The important facts are these.
Earle
Haven Retirement Village is a co-located property, meaning it is a big
retirement village (approximately 500 homes) and a separate aged care
home with approximately 70 residents.
It is located at Nerang, 12 km inland from Surfers Paradise.
The same name is used for both the village and the aged
care home – Earle Haven Retirement Village.

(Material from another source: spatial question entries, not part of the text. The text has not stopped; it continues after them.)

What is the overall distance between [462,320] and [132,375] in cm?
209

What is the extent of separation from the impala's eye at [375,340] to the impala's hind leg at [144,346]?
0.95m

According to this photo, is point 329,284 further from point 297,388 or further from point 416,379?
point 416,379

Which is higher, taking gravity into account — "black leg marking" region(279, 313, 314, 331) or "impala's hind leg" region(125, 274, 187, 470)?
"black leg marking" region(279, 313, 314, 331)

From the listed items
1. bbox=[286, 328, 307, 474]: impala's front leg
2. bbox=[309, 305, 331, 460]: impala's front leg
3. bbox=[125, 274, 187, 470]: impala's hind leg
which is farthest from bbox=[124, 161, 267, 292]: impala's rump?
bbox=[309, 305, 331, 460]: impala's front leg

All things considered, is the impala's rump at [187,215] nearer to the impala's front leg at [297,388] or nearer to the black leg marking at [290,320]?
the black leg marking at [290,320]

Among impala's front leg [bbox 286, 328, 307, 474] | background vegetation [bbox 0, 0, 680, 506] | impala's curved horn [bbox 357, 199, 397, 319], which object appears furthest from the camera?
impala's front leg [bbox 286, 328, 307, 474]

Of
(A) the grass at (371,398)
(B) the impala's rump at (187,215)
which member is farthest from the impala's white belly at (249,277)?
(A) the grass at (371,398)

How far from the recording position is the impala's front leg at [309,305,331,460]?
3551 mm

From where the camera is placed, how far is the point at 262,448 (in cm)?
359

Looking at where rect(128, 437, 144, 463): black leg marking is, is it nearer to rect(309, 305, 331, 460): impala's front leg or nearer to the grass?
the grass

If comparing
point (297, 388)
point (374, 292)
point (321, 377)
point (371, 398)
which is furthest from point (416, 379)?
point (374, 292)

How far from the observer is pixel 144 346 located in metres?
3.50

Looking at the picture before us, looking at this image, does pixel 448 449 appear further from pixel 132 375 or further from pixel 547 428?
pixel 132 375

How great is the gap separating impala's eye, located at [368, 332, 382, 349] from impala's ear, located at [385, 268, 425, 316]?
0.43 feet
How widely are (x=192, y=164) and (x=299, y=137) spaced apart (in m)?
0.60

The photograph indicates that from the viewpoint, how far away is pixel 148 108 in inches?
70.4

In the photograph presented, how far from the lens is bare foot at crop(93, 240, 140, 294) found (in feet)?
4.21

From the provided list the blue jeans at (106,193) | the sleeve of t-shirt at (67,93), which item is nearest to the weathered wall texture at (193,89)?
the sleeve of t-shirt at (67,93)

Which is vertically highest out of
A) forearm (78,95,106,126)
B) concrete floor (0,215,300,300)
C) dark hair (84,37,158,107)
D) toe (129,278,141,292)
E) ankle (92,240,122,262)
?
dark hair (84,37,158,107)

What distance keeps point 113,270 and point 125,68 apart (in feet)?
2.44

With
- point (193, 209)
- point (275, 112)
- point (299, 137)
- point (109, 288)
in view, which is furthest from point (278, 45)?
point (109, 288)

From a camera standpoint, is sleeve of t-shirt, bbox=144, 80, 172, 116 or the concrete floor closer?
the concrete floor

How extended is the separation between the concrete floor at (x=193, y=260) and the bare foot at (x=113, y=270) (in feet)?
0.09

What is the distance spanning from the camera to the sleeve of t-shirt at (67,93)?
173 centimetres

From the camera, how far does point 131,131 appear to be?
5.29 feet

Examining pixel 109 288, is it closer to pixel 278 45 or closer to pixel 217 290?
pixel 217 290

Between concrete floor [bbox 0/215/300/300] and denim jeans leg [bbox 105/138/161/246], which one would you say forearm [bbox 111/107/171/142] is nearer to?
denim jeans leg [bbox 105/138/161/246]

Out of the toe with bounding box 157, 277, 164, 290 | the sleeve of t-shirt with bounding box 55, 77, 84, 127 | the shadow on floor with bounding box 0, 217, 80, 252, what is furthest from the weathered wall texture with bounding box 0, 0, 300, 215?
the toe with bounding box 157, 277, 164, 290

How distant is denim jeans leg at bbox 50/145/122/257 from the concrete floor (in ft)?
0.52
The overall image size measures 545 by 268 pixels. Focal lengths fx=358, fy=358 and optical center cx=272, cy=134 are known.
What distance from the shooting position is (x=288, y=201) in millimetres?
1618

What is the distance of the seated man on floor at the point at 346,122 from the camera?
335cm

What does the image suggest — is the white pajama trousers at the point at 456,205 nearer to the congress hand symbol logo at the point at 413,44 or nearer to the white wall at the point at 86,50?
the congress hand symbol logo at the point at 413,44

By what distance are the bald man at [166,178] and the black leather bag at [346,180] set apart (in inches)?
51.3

Even the government website my aged care calls the aged care home the Earle Haven Retirement Village.
Both
the village and the aged care home are owned by a company called People
Care, which is owned by Arthur Miller. People Care is the operator of
the retirement village.
Approximately 18 months ago People Care outsourced the operations of the aged care home to a company called Help Street.
Last
Thursday at 2 PM one of the staff of the aged care home rang ‘000’ to
say that Help Street had (allegedly) abandoned the 70 residents and most
of the staff had walked out of the
building.
Police
and ambulances arrived to find the residents unattended and that the
aged care home had been stripped of equipment, medicines, essential
products like incontinence pads, food and more.
It
took paramedics and doctors from Queensland health until 2 AM Friday
morning to relocate all 70 residents at other aged care homes and
hospitals.
The most
damning element was the alleged removal of resident’s records – meaning
the new carers did not know medications, medical histories or doctors.
And this is where the details become murky.
Nobody has yet identified clearly in the media who made the decision to abandon the residents and who stripped the home.
People Care state that they had given notice to Help Street that their contract was terminated, effective next month (August).
Help Street state that they had not been paid by People Care.
Everybody
is being very careful in what they say because of the definite legal
actions that are going to flow thick and fast, including lawsuits.
Importantly for us in the retirement village sector, there are implications.
The
first is that across the country for at least 48 hours the media was
reporting that residents of a retirement village were abandoned. Most
have now been modified their wording to say the Earle Haven Nursing
Home.
The
second implication was that the actual retirement village was in
financial difficulty, with stories that a resident had paid over
$300,000 to enter in the 48 hours beforehand; this was ‘lost’.
It later came out this was a RAD payment to join the aged care home – not to enter the retirement village.
The
third implication is perhaps the most serious. This is a story about two
operators arguing over money, with no apparent regard for the residents
under their care.
At
a time when regulators are considering various arguments on whether
residents of retirement villages are fairly treated financially – best
demonstrated by buybacks – this story does not present well.
It attacks ‘trust’ in retirement villages and operators.
We can be assured that the story won’t go away either, as the truth slowly unfolds.
And
now this event is being pushed to the Royal commission into Aged Care,
with the
possibility that retirement villages will be added to the scope of the
Royal Commission – something the sector was pleased to have avoided.
On
Tuesday, five days after the event, People Care held a meeting of
village residents and their families, reassuring them that the village
and their homes was financially secure.
By our next edition of The Village Manager we should know a lot more. Hope this article helps.